_PROBLEM STATEMENT_:
Print the entries below in their entirety, exactly as they are written.

— START DATASET EXTRACT —

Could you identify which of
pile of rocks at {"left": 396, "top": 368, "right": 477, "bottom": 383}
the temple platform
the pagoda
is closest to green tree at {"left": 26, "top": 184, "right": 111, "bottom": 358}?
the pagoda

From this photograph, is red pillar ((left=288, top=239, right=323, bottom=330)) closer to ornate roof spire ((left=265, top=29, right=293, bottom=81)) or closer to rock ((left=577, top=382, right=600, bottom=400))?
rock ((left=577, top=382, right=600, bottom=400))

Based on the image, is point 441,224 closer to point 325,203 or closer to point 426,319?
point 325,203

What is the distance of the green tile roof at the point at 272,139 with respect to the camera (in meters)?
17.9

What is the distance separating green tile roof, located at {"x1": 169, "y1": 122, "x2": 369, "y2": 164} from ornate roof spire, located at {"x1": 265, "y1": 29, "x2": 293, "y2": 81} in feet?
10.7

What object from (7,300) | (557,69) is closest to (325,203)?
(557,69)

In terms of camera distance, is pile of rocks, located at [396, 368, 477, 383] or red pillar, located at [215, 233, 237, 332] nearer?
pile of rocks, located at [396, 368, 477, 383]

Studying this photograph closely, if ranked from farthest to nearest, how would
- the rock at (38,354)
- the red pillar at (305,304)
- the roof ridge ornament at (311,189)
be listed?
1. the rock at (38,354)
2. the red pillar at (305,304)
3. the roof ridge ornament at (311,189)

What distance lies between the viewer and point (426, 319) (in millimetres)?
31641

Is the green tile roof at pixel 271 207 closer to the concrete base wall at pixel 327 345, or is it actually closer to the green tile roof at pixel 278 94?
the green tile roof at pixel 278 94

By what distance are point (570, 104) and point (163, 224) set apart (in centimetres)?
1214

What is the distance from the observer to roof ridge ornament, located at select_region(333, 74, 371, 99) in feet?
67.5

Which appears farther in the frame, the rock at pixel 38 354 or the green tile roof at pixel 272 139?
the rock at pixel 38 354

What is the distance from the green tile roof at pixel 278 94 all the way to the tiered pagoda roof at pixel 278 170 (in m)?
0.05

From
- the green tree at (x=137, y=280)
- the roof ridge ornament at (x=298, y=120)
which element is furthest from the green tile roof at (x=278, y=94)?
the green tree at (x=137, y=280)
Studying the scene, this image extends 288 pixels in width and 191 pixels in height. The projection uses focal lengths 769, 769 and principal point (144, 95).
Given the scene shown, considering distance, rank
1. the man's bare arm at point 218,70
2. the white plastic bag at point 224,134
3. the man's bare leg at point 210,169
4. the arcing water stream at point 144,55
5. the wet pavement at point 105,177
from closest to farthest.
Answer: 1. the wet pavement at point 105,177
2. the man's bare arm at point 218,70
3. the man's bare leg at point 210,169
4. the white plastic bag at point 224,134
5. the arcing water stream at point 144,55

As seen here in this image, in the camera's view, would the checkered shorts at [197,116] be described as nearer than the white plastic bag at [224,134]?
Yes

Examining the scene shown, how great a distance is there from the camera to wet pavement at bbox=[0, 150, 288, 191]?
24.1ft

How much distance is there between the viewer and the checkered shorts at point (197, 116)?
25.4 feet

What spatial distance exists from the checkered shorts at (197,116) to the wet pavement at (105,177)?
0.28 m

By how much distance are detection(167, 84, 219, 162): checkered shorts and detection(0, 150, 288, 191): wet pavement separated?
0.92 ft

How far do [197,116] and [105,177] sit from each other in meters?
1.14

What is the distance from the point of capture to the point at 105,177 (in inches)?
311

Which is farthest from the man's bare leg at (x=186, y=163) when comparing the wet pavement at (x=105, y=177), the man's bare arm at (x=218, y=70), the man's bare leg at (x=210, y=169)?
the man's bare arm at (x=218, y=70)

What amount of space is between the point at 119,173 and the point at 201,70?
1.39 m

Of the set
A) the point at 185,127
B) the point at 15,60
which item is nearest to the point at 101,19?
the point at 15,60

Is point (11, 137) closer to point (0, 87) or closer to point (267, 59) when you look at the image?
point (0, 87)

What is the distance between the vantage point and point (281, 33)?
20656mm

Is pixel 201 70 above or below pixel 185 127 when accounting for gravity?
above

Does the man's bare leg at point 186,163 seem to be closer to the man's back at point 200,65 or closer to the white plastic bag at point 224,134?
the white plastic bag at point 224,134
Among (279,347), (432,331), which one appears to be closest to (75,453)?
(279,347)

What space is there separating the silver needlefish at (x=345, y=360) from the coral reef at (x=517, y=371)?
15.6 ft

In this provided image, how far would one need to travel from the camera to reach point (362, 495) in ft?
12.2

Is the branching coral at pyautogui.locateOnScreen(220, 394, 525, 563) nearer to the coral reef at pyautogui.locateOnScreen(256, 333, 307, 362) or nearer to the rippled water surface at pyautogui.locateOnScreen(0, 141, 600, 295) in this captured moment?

— END DATASET EXTRACT —

_ANSWER BELOW_:
Could you identify which of
pile of rocks at {"left": 396, "top": 368, "right": 477, "bottom": 383}
the temple platform
the pagoda
is closest to green tree at {"left": 26, "top": 184, "right": 111, "bottom": 358}?
the pagoda

From this photograph, is red pillar ((left=288, top=239, right=323, bottom=330)) closer to ornate roof spire ((left=265, top=29, right=293, bottom=81)) or closer to rock ((left=577, top=382, right=600, bottom=400))?
rock ((left=577, top=382, right=600, bottom=400))

Based on the image, is point 441,224 closer to point 325,203 or closer to point 426,319?
point 325,203

What is the distance of the green tile roof at the point at 272,139 with respect to the camera (in meters)?
17.9

What is the distance separating green tile roof, located at {"x1": 169, "y1": 122, "x2": 369, "y2": 164} from ornate roof spire, located at {"x1": 265, "y1": 29, "x2": 293, "y2": 81} in feet?
10.7

What object from (7,300) | (557,69) is closest to (325,203)?
(557,69)

In terms of camera distance, is pile of rocks, located at [396, 368, 477, 383] or red pillar, located at [215, 233, 237, 332] nearer?
pile of rocks, located at [396, 368, 477, 383]

Studying this photograph closely, if ranked from farthest to nearest, how would
- the rock at (38,354)
- the red pillar at (305,304)
- the roof ridge ornament at (311,189)
be listed?
1. the rock at (38,354)
2. the red pillar at (305,304)
3. the roof ridge ornament at (311,189)

What distance lies between the viewer and point (426, 319) (in millimetres)?
31641

Is the green tile roof at pixel 271 207 closer to the concrete base wall at pixel 327 345, or is it actually closer to the green tile roof at pixel 278 94?
the green tile roof at pixel 278 94

By what distance are point (570, 104) and point (163, 224) set apart (in centimetres)?
1214

What is the distance from the observer to roof ridge ornament, located at select_region(333, 74, 371, 99) in feet?
67.5

Which appears farther in the frame, the rock at pixel 38 354 or the green tile roof at pixel 272 139?
the rock at pixel 38 354

What is the distance from the green tile roof at pixel 278 94 all the way to the tiered pagoda roof at pixel 278 170 (in m)?
0.05

From
- the green tree at (x=137, y=280)
- the roof ridge ornament at (x=298, y=120)
which element is furthest from the green tile roof at (x=278, y=94)?
the green tree at (x=137, y=280)
Studying the scene, this image extends 288 pixels in width and 191 pixels in height. The projection uses focal lengths 769, 769 and principal point (144, 95).
Given the scene shown, considering distance, rank
1. the man's bare arm at point 218,70
2. the white plastic bag at point 224,134
3. the man's bare leg at point 210,169
4. the arcing water stream at point 144,55
5. the wet pavement at point 105,177
from closest to farthest.
Answer: 1. the wet pavement at point 105,177
2. the man's bare arm at point 218,70
3. the man's bare leg at point 210,169
4. the white plastic bag at point 224,134
5. the arcing water stream at point 144,55

As seen here in this image, in the camera's view, would the checkered shorts at [197,116] be described as nearer than the white plastic bag at [224,134]?
Yes

Examining the scene shown, how great a distance is there from the camera to wet pavement at bbox=[0, 150, 288, 191]?
24.1ft

How much distance is there between the viewer and the checkered shorts at point (197, 116)?
25.4 feet

What spatial distance exists from the checkered shorts at (197,116) to the wet pavement at (105,177)?
0.28 m

By how much distance are detection(167, 84, 219, 162): checkered shorts and detection(0, 150, 288, 191): wet pavement separated?
0.92 ft

How far do [197,116] and [105,177] sit from each other in meters?
1.14

What is the distance from the point of capture to the point at 105,177 (in inches)?
311

Which is farthest from the man's bare leg at (x=186, y=163) when comparing the wet pavement at (x=105, y=177), the man's bare arm at (x=218, y=70), the man's bare leg at (x=210, y=169)?
the man's bare arm at (x=218, y=70)

What amount of space is between the point at 119,173 and the point at 201,70?
1.39 m

Of the set
A) the point at 185,127
B) the point at 15,60
which item is nearest to the point at 101,19?
the point at 15,60

Is point (11, 137) closer to point (0, 87) or closer to point (267, 59) when you look at the image?
point (0, 87)

What is the distance between the vantage point and point (281, 33)?
20656mm

Is pixel 201 70 above or below pixel 185 127 when accounting for gravity?
above

Does the man's bare leg at point 186,163 seem to be closer to the man's back at point 200,65 or closer to the white plastic bag at point 224,134?
the white plastic bag at point 224,134
Among (279,347), (432,331), which one appears to be closest to (75,453)?
(279,347)

What space is there separating the silver needlefish at (x=345, y=360) from the coral reef at (x=517, y=371)?
15.6 ft

In this provided image, how far would one need to travel from the camera to reach point (362, 495) in ft?
12.2

Is the branching coral at pyautogui.locateOnScreen(220, 394, 525, 563) nearer to the coral reef at pyautogui.locateOnScreen(256, 333, 307, 362) or nearer to the rippled water surface at pyautogui.locateOnScreen(0, 141, 600, 295) in this captured moment?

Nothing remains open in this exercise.